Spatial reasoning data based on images
#####

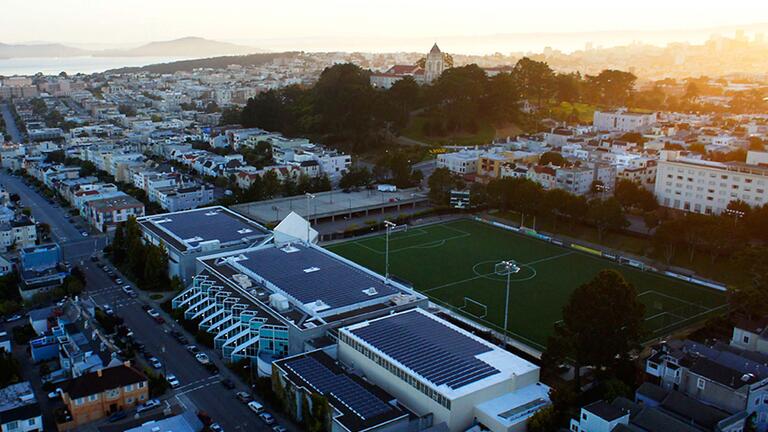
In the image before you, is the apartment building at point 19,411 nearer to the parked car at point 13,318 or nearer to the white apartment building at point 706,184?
the parked car at point 13,318

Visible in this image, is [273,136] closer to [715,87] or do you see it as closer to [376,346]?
[376,346]

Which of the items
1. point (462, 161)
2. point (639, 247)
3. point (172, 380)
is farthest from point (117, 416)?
point (462, 161)

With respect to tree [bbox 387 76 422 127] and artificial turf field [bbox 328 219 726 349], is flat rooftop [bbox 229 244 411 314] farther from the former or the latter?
tree [bbox 387 76 422 127]

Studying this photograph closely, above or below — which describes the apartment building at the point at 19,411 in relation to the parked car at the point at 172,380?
above

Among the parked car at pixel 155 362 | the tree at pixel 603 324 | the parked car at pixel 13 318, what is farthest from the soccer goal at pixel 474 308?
the parked car at pixel 13 318

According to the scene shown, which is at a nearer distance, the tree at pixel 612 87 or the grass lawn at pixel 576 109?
the grass lawn at pixel 576 109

#####

## Exercise prompt:
Copy everything from the line containing "Visible in this" down to the last line of the records, keeping each line unchanged.

## Worked solution:
Visible in this image, is [273,136] closer to [715,87] or do you see it as closer to [376,346]?
[376,346]

Which of the items
1. point (462, 161)
2. point (639, 247)
3. point (172, 380)
is farthest from point (117, 416)?
point (462, 161)

With respect to tree [bbox 387 76 422 127] and artificial turf field [bbox 328 219 726 349], is flat rooftop [bbox 229 244 411 314] farther from the former or the latter?
tree [bbox 387 76 422 127]

Studying this photograph closely, above or below — which describes the apartment building at the point at 19,411 in relation to the parked car at the point at 172,380?
above

Among the parked car at pixel 155 362 | the tree at pixel 603 324 | the parked car at pixel 13 318, what is farthest from the soccer goal at pixel 474 308?
the parked car at pixel 13 318

According to the scene shown, which is at a nearer distance, the tree at pixel 612 87 or the grass lawn at pixel 576 109?
the grass lawn at pixel 576 109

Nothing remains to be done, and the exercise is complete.